Pulling the bottle out of one rack was supposed to lock all the other racks so you could only get one bottle. However, sometimes the mechanism would get worn or stuck, so you actually could grab bottles on different racks at the same time. This was considered a great bonus in company cafeterias.
Yeah, it’s gotta be. I was at a hotel in Pittsburg 2 weeks ago and Pepsi from the machine was $2. The next weekend I was in a less-nice hotel 30 minutes away, also in PA, and it was $1.50. I’m sure at the Cinemark movie theaters near my house the Coke vending machine is outrageously more expensive than the Wal Mart across the street.
When I worked at a discount store in 1995, Coke was 35 cents a can from the machine. Surely well below anywhere else in town.
When I arrived at MIT in 1967, there was one Coke machine left that sold 6 1/2 oz bottles for 10 cents. All of the rest of the machines that I knew of sold 12 oz cans for a quarter.
It was 25 cents in most of the Midwestern vending machines I used back in the early Eighties. People freaked when it jumped to 50 cents a few years later, but they paid it.
I remember the point when the 20 Oz bottles started getting popular. I’d seen the cans go from 50 cents to 65 cents to 75 cents. The new bottle machines gave you eight more ounces for only a dollar. I’ve always pondered what sense there was behind that.
My family had a coke bottle machine in front of our store in the early 1960’s. The price was a dime or 15¢, as I recall. Plus we got credit for each case of empty bottles we returned.
But I don’t see that the OP can get any reliable answer to his question.
Because I don’t think there was any standard price set by Coke.

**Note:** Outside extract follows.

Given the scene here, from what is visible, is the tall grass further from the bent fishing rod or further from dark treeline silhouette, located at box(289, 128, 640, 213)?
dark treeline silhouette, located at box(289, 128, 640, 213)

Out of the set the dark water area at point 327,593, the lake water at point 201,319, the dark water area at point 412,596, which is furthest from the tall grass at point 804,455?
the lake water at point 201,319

You bought the bottles from Coke for a wholesale price, but each location that operated a machine set their own retail price. My parents kept our machine price cheap, because it was a service to customers in the store (so they stayed longer, and maybe bought more). Other locations, like the machines downtown near the high schools (no vending machines inside the schools back then) were priced higher, and those in hotels were much higher. I think the price will vary all over at different locations.
Over here in the UK, the price of anything in a vending machine will depend on its location. Where I worked a can of coke was 50p, but a machine in a shopping mall might want £1.00 or more.
As I understand it, the owner of the site gets a percentage of the takings as rent. So a workplace would take little or nothing, while a commercial site would want a good profit - it all gets charged to the customer in the end.